1. Setup configuration for anonymizing target tables/columns to `masking.yml`

    ```yaml
      # table_name:
      #   column_name: masked_value

      users:
        string: anonymized string
        email: anonymized+%{n}@example.com # %{n} will be replaced with sequential number
        integer: 12345
        float: 123.45
        boolean: true
        null: null
        date: 2018-08-24
        time: 2018-08-24 15:54:06
        binary_or_blob: !binary | # Binary Data Language-Independent Type for YAML™ Version 1.1: http://yaml.org/type/binary.html
          R0lGODlhDAAMAIQAAP//9/X17unp5WZmZgAAAOfn515eXvPz7Y6OjuDg4J+fn5
          OTk6enp56enmlpaWNjY6Ojo4SEhP/++f/++f/++f/++f/++f/++f/++f/++f/+
          +f/++f/++f/++f/++f/++SH+Dk1hZGUgd2l0aCBHSU1QACwAAAAADAAMAAAFLC
          AgjoEwnuNAFOhpEMTRiggcz4BNJHrv/zCFcLiwMWYNG84BwwEeECcgggoBADs=
    ```

    A value will be implicitly converted to compatible type. If you prefer to explicitly convert, you could use a tag as defined in [YAML Version 1.1](http://yaml.org/spec/current.html#id2503753)

    ```yaml
      not-date: !!str 2002-04-28
    ```

    String should be matched with [MySQL String Type]( https://dev.mysql.com/doc/refman/8.0/en/string-type-overview.html). Integer/Float should be matched with [MySQL Numeric Type](https://dev.mysql.com/doc/refman/8.0/en/numeric-type-overview.html). Date/Time should be matched with [MySQL Date and Time Type](https://dev.mysql.com/doc/refman/8.0/en/date-and-time-type-overview.html).

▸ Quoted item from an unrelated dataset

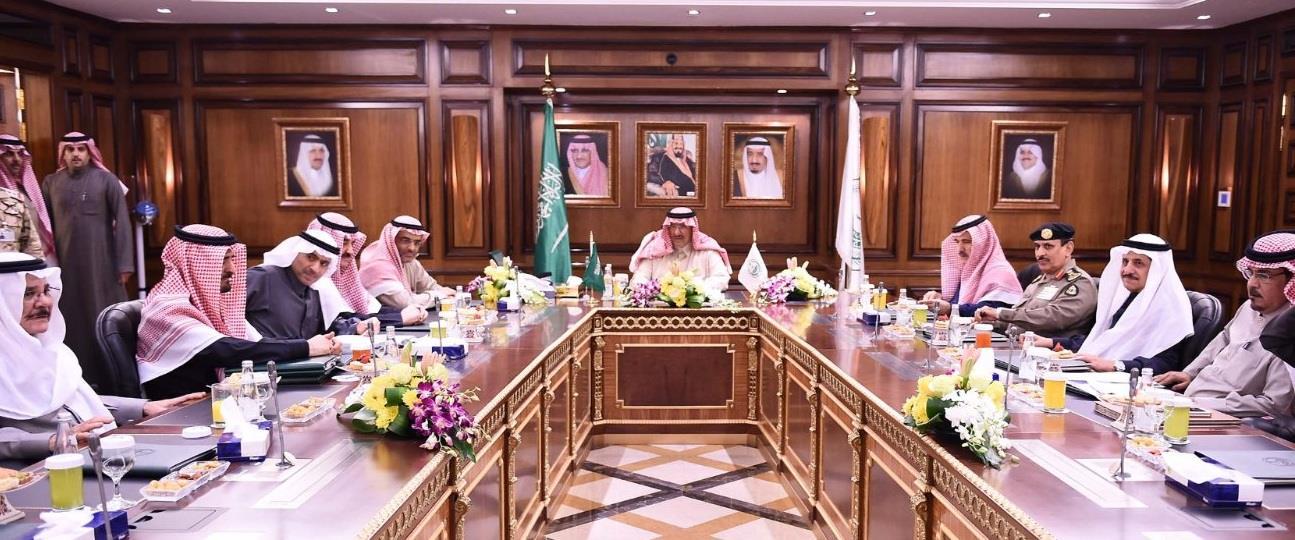 سمو ولي العهد يرأس اجتماعاً لقادة القطاعات الأمنية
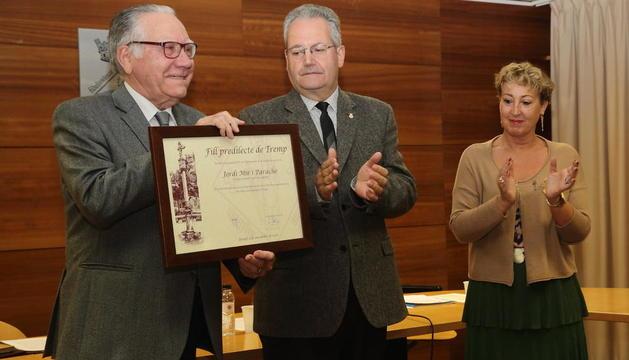 Jordi Mir va rebre el títol de Fill Predilecte de Tremp de mans de l'alcalde en un acte al consistori.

    *NOTE: MasKING doesn't check actual schema's type from dump. If you put uncomaptible value it will cause error during restoring to database.*

1. Dump database with anonymizing

    MasKING works with `mysqldump --complete-insert`

    ```bash
      mysqldump --complete-insert -u USERNAME DATABASE_NAME | masking > anonymized_dump.sql
    ```

1. Restore from anonymized dump file

    ```bash
      mysql -u USERNAME ANONYMIZED_DATABASE_NAME < anonymized_dump.sql
    ```

    Tip: If you don't need to have anonymized dump file, you can directly insert from stream. It can be faster because it has less IO interaction.

      ```bash
        mysqldump --complete-insert -u USERNAME DATABASE_NAME | masking | mysql -u USERNAME ANONYMIZED_DATABASE_NAME
      ```

### options

```bash
$ masking -h
Usage: masking [options]
    -c, --config=FILE_PATH           specify config file. default: masking.yml
```

## Use case of annonymized (production) database

* Simulate for database migration and find a problem before release

Some schema changing statement will lock table and it will cause trouble during the migration. But, without having a large number of record such as production, a migration will finish at the moment and easy to overlook.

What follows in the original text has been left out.